21. BÖLÜM

11.1K 898 175
                                    

Kanadından öpüyorum,
kalbimin kuşu...

Franz Kafka.

Eline tutuşturulan ayrandan küçük yudumlar alırken oldukça gergin olsa da bunu belli etmemeye çalışarak gülümsemeye çalışıyor, dizlerini toplayarak oturduğu yerden bir an olsun kıpırdamıyordu.

Hezan ağabeyinin bakışları arada bir ona dönse de daha çok Rengin ablanın kayınbiraderiyle sohbet ederek alacağı tarla hakkında bilgiler edinmeye çalışıyordu.

"Ne iyi oldu buraya geldiğin Çiya,"dedi yanındaki kadın.

Elinde tuttuğu buz gibi ayrandan bir yudum daha alarak kadına baktı yüzündeki sevimli ifadeyle.

"Çok merak ediyordum buraları, ağabeyim tarla deyince toprakla uğraşmayı sevdiğimden ben de gelmek istedim öyle."

Rengin'in içi sıcacık olurken onu kemirip duran merakı bastırmaya çalışarak gülümsedi.

"Kocan izin veriyor o zaman sana?"

"Aslında izin aldığım söylenemez sadece haber veriyorum o da tamam diyor."

Rengin'in kaşları yukarı kalkarken sürmeli kara gözlerinde muzip parıltılar oluşmuştu.

"İyi bir kocaya sahipsin o zaman."

Çiya'nın aklında Dağhan'ın yüzü belirirken dudaklarına konan gülümsemeye gözlerinde oluşan hülyalı bakışlar eklenmişti hemen.
Başını usulca salladı.

"Çok şükür."

Biraz havadan sudan konuşmuş, iyice kaynaşmışlardı. Rengin'in kayınbiraderi yani Ciwan Bey, Çiya'nın evli olduğunu öğrendiğinde kimlerden olduğunu sormuştu merakla.

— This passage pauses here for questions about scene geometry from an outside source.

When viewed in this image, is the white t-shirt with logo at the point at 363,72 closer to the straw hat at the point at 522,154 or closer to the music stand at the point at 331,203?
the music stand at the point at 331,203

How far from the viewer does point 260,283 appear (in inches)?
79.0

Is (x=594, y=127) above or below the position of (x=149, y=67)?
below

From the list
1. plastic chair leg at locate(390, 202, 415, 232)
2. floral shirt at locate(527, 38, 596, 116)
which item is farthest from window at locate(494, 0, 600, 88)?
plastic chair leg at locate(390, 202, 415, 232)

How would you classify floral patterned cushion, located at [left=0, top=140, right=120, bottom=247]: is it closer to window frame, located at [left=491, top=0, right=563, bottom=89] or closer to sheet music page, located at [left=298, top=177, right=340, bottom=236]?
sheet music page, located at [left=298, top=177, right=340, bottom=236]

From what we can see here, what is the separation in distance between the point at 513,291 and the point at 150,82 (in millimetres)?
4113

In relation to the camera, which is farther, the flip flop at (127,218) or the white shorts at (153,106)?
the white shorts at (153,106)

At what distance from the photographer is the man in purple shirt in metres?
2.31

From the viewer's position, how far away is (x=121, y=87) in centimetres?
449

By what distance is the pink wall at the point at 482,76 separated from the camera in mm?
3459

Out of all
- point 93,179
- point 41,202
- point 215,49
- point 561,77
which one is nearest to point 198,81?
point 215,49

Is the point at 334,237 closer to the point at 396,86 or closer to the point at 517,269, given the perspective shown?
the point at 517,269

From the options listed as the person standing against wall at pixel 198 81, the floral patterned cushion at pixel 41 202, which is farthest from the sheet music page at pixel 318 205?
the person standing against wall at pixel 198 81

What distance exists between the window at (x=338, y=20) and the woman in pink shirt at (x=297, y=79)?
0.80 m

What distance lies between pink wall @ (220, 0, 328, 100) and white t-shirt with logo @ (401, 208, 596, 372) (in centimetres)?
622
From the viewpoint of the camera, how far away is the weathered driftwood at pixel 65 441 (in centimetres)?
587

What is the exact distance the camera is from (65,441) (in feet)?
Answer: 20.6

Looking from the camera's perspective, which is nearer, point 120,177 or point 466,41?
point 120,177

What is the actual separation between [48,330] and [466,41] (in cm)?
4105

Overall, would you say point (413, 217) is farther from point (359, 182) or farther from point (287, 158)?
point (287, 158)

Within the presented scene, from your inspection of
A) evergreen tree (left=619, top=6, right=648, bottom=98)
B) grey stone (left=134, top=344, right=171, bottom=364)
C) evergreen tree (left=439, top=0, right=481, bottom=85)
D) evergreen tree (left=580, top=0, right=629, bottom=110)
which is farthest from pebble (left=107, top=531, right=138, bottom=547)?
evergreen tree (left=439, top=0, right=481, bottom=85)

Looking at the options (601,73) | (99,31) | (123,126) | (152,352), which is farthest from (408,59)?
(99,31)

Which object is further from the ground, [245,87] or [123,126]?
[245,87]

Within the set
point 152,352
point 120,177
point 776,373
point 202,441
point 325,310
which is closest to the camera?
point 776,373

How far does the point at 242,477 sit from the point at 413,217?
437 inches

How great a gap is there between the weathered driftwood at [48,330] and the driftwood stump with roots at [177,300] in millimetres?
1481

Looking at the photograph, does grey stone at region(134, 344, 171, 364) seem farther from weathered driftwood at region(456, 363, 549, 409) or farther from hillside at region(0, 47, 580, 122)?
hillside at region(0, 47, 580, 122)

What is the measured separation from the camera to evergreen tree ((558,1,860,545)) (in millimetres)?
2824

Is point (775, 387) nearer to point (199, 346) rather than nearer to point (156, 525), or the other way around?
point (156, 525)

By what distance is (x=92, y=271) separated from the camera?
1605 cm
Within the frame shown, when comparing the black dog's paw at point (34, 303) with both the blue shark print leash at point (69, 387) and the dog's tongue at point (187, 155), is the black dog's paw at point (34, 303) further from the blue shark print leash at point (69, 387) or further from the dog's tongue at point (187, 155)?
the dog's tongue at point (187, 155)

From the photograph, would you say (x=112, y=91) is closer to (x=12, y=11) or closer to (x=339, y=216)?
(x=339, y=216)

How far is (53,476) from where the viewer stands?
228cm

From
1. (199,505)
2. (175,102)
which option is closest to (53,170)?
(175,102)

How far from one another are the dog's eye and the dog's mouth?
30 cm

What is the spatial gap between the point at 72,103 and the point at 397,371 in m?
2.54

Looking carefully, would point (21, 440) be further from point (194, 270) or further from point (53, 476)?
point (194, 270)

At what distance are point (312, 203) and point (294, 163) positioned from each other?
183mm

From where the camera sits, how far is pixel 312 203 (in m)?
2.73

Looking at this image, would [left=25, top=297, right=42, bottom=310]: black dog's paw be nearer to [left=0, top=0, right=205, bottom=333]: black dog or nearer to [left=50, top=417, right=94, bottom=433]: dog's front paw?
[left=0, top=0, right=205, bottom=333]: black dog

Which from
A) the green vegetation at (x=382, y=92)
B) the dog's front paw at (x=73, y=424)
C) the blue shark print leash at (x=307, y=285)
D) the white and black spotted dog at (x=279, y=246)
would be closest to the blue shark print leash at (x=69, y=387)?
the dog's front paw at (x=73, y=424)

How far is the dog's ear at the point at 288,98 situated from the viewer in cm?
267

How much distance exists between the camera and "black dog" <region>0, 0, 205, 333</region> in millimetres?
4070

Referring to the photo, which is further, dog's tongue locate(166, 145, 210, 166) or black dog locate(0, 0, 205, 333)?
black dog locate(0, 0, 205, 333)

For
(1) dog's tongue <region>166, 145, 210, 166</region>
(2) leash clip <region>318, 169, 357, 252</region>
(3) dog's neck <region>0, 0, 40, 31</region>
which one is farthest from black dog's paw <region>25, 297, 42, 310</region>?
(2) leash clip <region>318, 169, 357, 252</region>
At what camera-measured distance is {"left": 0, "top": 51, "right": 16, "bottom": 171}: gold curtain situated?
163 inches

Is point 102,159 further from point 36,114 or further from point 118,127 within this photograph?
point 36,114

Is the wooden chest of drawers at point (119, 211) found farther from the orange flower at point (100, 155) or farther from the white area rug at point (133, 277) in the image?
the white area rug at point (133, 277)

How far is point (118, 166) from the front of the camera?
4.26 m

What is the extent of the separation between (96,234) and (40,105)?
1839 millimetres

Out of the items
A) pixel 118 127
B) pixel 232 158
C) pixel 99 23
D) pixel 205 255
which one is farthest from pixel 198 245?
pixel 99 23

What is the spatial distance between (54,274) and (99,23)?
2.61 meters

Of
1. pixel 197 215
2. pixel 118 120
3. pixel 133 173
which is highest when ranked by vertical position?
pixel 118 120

Mardin'e ve orada yaşayan insanlar hakkında oldukça meraklı olması Çiya'yı şaşırtmış olsa da Dağhan ile evli olacağını söyleyeceği sırada Rengin'in araya girerek konuşmayı kesmesi gözünden kaçmamıştı kadının.

"Düğüne gittiğimde görmüştüm bura (kayınbirader)," demişti kadın Akel acele.
"Allah, Çiya'ya bağışlasın esmerce yakışıklı bir delikanlıydı işte."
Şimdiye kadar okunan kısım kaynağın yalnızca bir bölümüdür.